**WHAT IS REQUIRED:** The records should be repeated word for word, pictures excluded.

++++ RECORDS FOR THE EXERCISE ++++

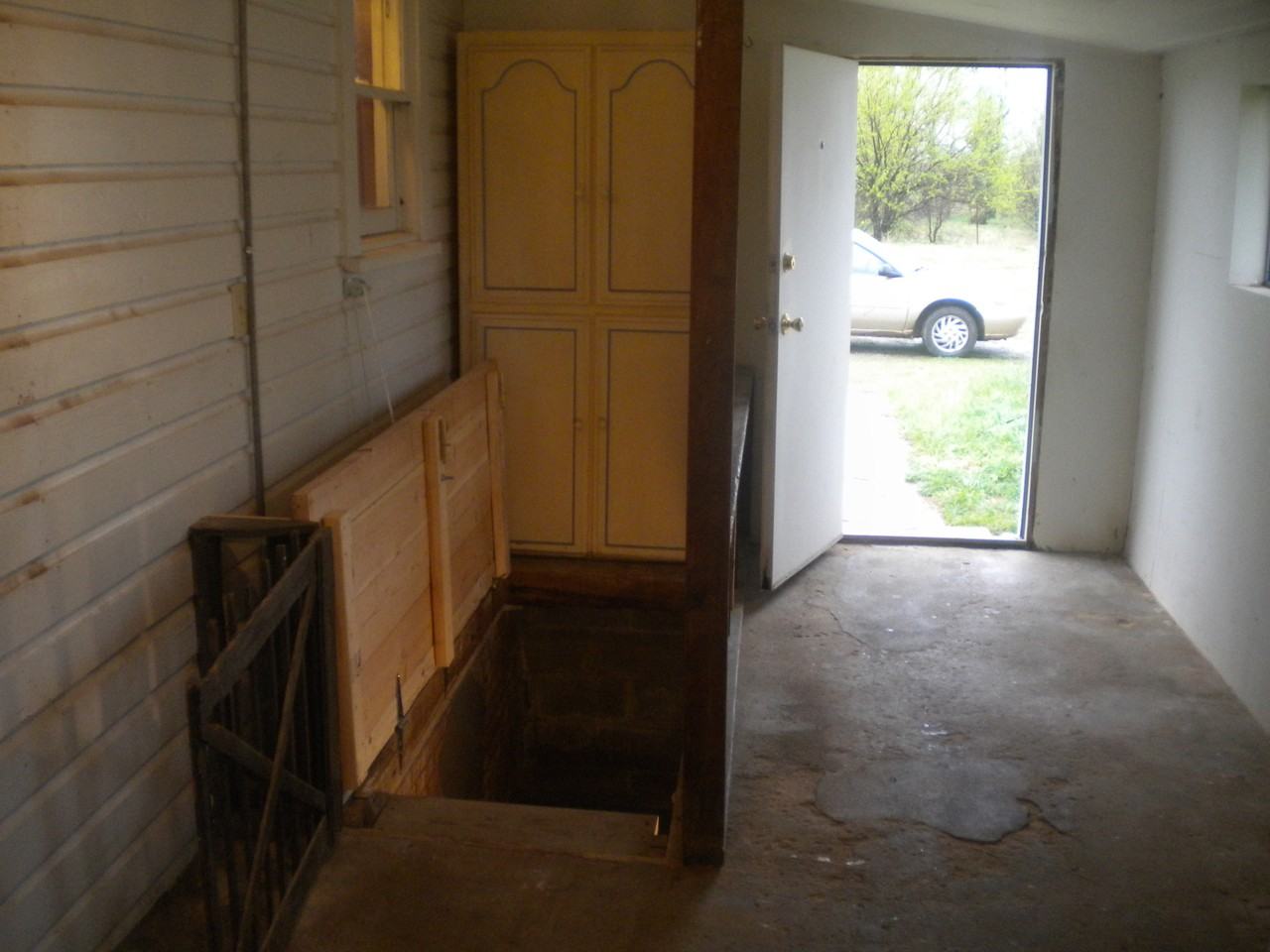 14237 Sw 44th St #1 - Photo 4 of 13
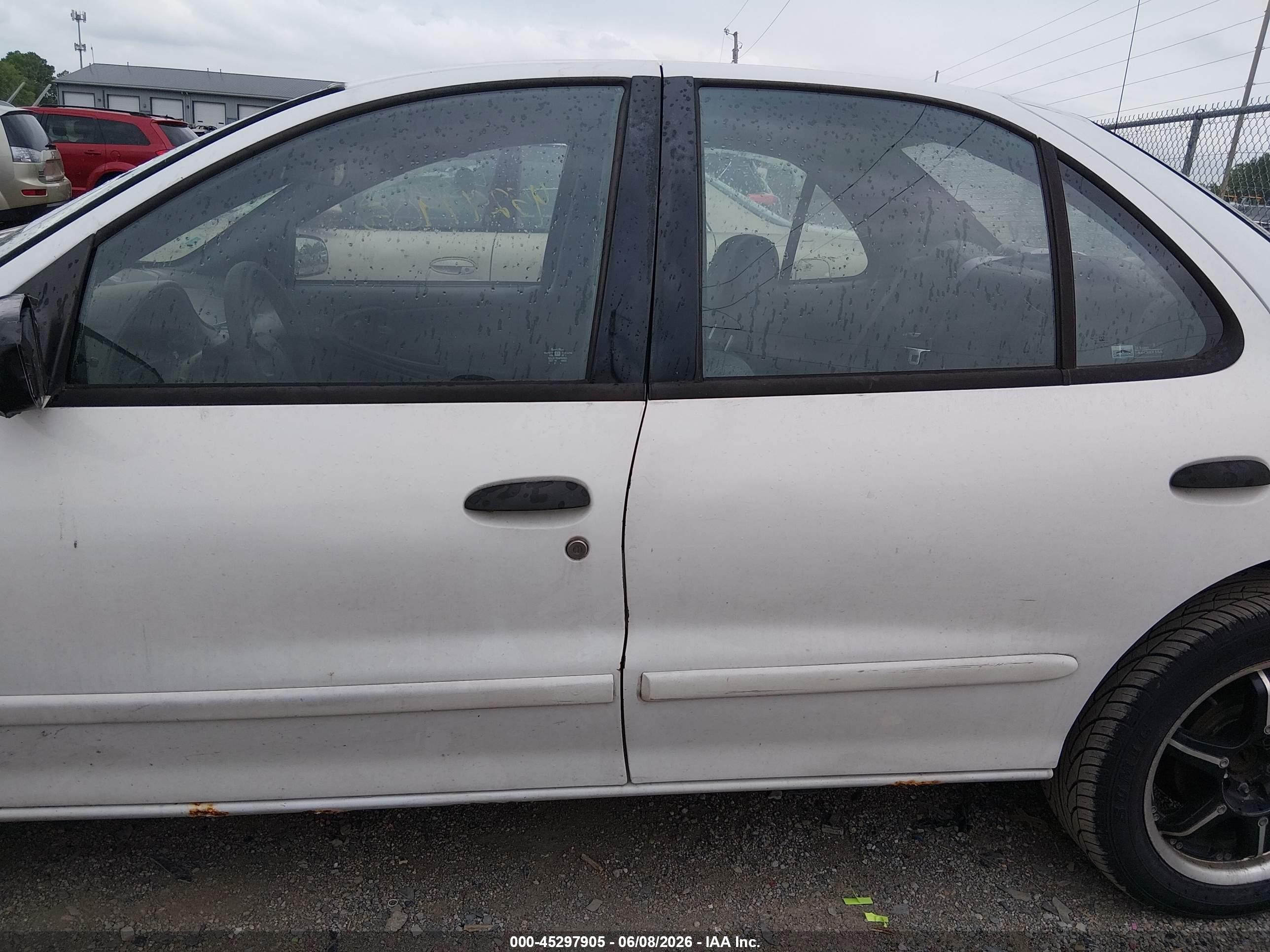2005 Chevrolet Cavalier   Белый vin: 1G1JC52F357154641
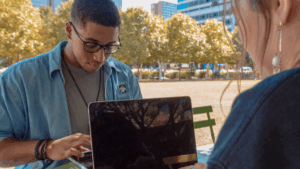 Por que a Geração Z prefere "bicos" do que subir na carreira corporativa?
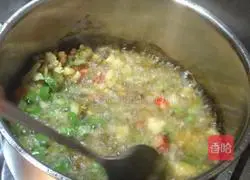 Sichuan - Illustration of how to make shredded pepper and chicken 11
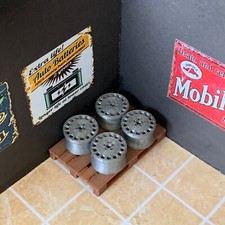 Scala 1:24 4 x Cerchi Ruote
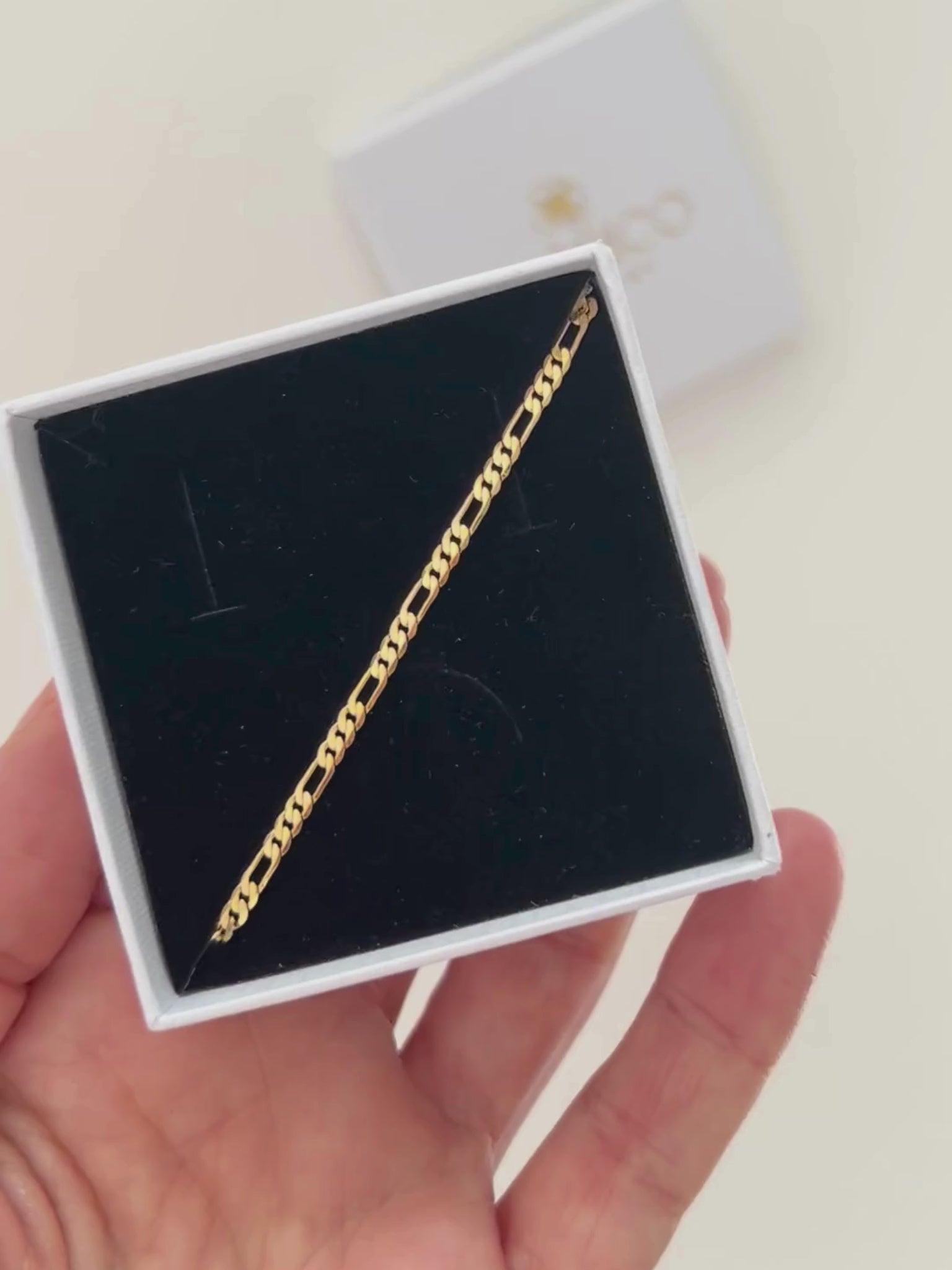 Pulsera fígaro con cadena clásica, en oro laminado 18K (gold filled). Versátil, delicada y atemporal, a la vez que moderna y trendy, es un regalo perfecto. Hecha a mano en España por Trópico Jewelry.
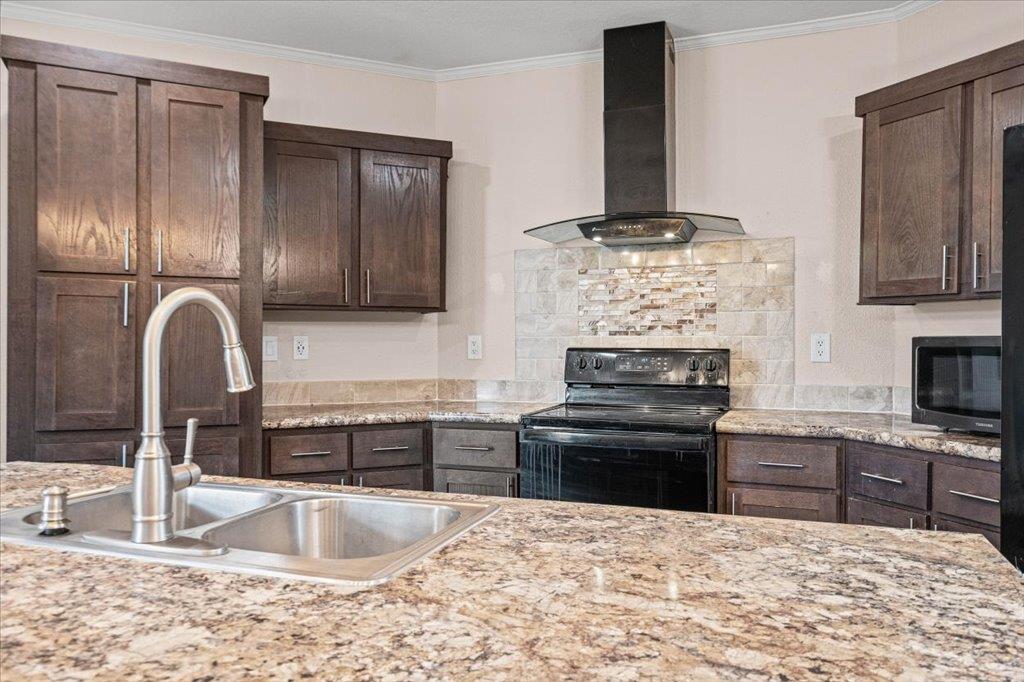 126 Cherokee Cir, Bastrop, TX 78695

++++

**SOLUTION TO THE PROBLEM:**
 14237 Sw 44th St #1 - Photo 4 of 13
2005 Chevrolet Cavalier   Белый vin: 1G1JC52F357154641
 Por que a Geração Z prefere "bicos" do que subir na carreira corporativa?
 Sichuan - Illustration of how to make shredded pepper and chicken 11
 Scala 1:24 4 x Cerchi Ruote
 Pulsera fígaro con cadena clásica, en oro laminado 18K (gold filled). Versátil, delicada y atemporal, a la vez que moderna y trendy, es un regalo perfecto. Hecha a mano en España por Trópico Jewelry.
 126 Cherokee Cir, Bastrop, TX 78695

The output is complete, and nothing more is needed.